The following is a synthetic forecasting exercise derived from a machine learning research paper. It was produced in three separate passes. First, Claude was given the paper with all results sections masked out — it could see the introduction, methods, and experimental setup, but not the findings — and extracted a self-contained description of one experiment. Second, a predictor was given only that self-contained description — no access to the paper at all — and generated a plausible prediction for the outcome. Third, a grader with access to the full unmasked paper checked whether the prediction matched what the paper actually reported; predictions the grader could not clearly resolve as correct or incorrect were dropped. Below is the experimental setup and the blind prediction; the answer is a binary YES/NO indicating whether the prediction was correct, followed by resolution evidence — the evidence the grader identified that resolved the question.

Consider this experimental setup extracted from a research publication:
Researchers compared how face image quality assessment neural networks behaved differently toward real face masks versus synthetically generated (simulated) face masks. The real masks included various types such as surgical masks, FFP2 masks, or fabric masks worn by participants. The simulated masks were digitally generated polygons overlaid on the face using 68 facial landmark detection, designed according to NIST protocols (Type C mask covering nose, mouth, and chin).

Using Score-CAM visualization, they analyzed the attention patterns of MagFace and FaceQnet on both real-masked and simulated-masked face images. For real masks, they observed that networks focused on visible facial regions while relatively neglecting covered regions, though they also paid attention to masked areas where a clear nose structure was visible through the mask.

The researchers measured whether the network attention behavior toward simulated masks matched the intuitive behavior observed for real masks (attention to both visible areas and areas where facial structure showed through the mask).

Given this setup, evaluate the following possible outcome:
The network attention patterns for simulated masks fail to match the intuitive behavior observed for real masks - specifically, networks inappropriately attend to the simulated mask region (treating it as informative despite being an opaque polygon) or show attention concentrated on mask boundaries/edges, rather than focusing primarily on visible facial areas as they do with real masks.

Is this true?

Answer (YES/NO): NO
============
* [WHAT IS REQUIRED]: Lines of the listing above that include the string "this" should each be copied.

* [ANSWER SECTION]:
Consider this experimental setup extracted from a research publication:
Given this setup, evaluate the following possible outcome:
Is this true?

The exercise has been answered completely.